> [WHAT NEEDS TO BE DONE]: Copy out every line below word for word, leaving out the pictures.

> [DATASET CONTENT]:
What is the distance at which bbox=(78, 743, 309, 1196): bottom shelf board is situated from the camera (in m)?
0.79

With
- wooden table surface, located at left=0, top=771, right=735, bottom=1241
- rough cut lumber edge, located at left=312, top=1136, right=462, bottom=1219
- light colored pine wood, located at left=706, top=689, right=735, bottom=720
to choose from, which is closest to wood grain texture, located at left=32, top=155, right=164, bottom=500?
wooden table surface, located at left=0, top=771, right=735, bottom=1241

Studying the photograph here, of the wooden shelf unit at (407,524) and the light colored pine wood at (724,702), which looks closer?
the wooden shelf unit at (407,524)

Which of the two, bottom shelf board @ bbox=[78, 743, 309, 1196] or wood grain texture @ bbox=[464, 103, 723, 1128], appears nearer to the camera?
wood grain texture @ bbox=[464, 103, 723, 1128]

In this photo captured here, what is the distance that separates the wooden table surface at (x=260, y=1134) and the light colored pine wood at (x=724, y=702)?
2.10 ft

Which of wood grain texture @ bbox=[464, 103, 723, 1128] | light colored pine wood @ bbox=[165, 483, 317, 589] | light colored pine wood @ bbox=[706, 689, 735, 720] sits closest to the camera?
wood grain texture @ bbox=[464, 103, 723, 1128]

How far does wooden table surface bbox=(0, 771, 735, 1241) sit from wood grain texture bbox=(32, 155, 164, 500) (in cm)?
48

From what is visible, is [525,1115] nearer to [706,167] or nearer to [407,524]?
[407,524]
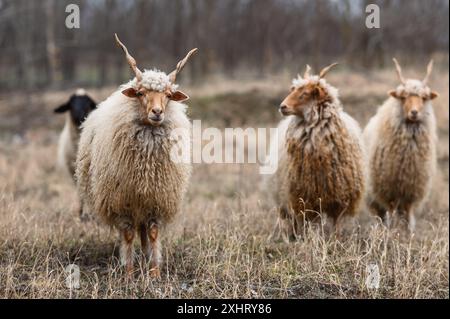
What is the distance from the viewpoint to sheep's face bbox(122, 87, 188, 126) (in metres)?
4.90

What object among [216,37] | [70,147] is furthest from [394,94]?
[216,37]

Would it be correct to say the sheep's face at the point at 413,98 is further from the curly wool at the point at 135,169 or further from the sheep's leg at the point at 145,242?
the sheep's leg at the point at 145,242

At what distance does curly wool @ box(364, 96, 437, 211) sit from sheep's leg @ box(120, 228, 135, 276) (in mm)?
3758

> [PROBLEM SOLUTION]:
What is the distance at which bbox=(78, 743, 309, 1196): bottom shelf board is situated from the camera (in m)?
0.79

With
- wooden table surface, located at left=0, top=771, right=735, bottom=1241
- rough cut lumber edge, located at left=312, top=1136, right=462, bottom=1219
- light colored pine wood, located at left=706, top=689, right=735, bottom=720
to choose from, which is closest to wood grain texture, located at left=32, top=155, right=164, bottom=500?
wooden table surface, located at left=0, top=771, right=735, bottom=1241

Studying the photograph here, of the wooden shelf unit at (407,524) and the light colored pine wood at (724,702), which looks closer?
the wooden shelf unit at (407,524)

Which of the two, bottom shelf board @ bbox=[78, 743, 309, 1196] or wood grain texture @ bbox=[464, 103, 723, 1128], appears nearer to the camera?
wood grain texture @ bbox=[464, 103, 723, 1128]

In this photo captured here, what is the distance that separates the wooden table surface at (x=260, y=1134) and the light colored pine wood at (x=724, y=702)?
2.10 ft

Which of wood grain texture @ bbox=[464, 103, 723, 1128] | light colored pine wood @ bbox=[165, 483, 317, 589] | light colored pine wood @ bbox=[706, 689, 735, 720] sits closest to the camera?
wood grain texture @ bbox=[464, 103, 723, 1128]

How far does wooden table surface bbox=(0, 771, 735, 1241) sit from wood grain texture bbox=(32, 155, 164, 500) (in cm)?
48

From what is visible, is [525,1115] nearer to [706,167] or nearer to [407,524]?
[407,524]
What is the distance from the viewpoint to sheep's face bbox(122, 87, 188, 126) (in metres)?
4.90

What object among [216,37] | [70,147] is furthest from [394,94]?
[216,37]

Would it be correct to say the sheep's face at the point at 413,98 is further from the curly wool at the point at 135,169 or further from the sheep's leg at the point at 145,242?
the sheep's leg at the point at 145,242

At what distance does curly wool @ box(364, 96, 437, 211) sit from sheep's leg @ box(120, 228, 135, 276) (in mm)?
3758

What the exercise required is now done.